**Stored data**
■ ■ ■ ■ ■ ■ ■

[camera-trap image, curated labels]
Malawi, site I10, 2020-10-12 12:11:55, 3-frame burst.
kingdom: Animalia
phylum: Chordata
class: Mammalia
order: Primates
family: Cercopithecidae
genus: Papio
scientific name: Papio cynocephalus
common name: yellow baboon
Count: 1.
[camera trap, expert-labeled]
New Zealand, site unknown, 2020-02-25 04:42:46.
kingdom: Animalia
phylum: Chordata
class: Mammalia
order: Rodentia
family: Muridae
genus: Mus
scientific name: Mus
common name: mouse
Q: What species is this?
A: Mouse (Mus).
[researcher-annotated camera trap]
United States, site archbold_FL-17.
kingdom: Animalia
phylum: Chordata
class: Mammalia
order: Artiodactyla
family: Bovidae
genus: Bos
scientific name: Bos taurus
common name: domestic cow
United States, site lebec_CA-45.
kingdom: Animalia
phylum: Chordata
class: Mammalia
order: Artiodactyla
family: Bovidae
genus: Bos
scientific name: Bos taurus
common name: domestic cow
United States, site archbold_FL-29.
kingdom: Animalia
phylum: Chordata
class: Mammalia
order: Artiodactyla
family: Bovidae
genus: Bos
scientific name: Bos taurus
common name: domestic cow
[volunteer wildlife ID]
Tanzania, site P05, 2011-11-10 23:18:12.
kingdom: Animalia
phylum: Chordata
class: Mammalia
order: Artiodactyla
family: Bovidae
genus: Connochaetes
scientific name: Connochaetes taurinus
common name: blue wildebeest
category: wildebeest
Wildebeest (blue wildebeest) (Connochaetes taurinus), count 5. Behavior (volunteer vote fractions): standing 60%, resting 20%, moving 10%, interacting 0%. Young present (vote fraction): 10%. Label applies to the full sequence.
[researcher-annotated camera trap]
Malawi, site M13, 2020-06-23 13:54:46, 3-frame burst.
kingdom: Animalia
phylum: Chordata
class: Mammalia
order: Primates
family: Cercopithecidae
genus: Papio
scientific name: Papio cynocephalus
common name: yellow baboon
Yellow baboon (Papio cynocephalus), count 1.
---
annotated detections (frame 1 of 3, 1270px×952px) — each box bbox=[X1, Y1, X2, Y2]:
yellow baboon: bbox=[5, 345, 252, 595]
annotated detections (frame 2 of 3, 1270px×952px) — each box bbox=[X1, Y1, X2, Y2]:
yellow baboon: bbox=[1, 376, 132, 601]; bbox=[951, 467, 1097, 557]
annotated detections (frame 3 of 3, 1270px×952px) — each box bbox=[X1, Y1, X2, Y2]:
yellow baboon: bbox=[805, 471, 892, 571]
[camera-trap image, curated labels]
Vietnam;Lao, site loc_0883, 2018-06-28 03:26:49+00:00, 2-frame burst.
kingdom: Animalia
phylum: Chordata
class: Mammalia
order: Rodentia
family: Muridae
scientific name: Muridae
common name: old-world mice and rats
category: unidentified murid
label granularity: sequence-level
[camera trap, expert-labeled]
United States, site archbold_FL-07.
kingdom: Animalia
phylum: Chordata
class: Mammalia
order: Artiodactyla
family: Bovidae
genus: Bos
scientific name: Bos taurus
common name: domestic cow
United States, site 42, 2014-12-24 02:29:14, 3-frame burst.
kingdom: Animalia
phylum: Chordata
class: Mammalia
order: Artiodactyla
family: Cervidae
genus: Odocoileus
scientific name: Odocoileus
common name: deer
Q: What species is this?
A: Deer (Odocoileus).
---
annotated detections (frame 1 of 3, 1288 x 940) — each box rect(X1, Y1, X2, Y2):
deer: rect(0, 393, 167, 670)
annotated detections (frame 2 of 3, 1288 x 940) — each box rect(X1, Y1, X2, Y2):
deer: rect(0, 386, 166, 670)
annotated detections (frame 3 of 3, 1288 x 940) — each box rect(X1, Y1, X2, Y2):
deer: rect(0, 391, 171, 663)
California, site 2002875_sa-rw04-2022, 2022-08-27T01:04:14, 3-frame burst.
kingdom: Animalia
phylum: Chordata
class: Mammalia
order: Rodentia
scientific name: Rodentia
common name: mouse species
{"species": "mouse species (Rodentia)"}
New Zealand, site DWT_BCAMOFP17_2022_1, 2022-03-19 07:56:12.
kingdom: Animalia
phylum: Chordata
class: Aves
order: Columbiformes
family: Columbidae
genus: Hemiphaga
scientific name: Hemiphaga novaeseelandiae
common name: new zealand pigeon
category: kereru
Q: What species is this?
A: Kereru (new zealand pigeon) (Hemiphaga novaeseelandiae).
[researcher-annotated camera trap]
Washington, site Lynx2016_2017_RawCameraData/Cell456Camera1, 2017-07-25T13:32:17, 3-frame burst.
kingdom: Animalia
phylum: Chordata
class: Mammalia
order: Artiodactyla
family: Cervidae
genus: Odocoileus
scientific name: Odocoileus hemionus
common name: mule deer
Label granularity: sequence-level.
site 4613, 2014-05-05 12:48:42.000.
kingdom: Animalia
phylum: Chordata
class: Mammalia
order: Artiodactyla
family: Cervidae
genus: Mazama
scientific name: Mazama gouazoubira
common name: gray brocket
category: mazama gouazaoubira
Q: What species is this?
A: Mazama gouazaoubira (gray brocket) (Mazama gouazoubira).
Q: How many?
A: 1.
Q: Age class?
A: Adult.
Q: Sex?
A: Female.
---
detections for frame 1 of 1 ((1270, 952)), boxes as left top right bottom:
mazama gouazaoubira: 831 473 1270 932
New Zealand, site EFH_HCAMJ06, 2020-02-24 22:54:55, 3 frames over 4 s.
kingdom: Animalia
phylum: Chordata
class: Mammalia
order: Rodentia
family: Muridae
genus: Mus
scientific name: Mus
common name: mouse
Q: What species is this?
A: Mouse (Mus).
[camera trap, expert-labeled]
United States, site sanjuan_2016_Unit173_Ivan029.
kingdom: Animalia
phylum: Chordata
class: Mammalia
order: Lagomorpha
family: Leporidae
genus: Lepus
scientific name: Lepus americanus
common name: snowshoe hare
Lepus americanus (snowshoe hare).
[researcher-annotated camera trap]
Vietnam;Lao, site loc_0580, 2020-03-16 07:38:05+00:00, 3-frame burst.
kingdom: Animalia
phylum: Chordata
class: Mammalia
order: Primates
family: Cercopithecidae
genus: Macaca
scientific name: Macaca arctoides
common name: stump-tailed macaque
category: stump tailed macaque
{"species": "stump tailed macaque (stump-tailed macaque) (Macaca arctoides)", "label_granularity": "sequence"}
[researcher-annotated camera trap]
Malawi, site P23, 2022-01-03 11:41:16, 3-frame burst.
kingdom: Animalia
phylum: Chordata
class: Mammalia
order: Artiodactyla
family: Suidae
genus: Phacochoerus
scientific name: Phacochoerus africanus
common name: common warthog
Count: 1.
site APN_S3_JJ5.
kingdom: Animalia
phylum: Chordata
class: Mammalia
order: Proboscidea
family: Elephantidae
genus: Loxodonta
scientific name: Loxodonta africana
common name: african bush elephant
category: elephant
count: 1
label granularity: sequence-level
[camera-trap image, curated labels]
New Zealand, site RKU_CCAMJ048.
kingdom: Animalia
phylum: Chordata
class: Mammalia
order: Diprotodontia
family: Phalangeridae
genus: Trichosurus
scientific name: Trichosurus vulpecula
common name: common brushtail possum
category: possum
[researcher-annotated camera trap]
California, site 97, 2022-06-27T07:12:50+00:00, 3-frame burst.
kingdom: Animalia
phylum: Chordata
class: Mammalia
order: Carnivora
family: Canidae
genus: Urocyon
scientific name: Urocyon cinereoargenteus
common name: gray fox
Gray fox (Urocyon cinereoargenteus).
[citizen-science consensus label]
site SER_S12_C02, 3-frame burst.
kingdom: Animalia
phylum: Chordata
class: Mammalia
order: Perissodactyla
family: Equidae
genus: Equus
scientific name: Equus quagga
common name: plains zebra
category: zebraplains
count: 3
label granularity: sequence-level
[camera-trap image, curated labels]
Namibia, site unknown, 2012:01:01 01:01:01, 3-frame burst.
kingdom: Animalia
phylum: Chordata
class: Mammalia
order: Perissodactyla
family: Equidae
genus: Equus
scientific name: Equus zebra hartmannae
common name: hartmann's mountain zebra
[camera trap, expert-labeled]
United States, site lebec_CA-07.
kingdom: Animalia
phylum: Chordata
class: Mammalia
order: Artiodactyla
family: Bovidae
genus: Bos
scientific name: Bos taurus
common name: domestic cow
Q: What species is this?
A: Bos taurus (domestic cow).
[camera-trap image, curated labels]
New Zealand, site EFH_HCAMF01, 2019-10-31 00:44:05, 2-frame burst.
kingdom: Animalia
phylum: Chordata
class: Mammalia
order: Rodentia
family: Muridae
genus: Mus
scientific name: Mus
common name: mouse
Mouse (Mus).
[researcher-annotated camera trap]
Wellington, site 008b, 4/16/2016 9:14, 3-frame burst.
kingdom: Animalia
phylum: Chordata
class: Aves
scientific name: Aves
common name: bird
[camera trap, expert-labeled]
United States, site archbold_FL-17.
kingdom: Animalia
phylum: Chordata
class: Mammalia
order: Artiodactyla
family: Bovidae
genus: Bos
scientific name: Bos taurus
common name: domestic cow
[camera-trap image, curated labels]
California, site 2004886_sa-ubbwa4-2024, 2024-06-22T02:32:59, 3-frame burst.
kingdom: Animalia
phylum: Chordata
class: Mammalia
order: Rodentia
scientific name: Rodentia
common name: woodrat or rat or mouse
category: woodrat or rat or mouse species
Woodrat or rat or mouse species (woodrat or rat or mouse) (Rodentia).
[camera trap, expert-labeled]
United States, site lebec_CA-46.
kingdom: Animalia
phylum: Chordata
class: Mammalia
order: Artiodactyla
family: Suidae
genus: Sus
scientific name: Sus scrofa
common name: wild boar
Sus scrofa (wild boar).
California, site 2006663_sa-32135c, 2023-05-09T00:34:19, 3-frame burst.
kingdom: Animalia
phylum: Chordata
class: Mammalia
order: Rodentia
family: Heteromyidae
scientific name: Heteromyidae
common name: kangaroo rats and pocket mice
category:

■ ■ ■ ■ ■ ■ ■

**Task**
Read through the entries above, and wherever a line holds the string "Malawi", copy it.

**Answer for the task**
Malawi, site I10, 2020-10-12 12:11:55, 3-frame burst.
Malawi, site M13, 2020-06-23 13:54:46, 3-frame burst.
Malawi, site P23, 2022-01-03 11:41:16, 3-frame burst.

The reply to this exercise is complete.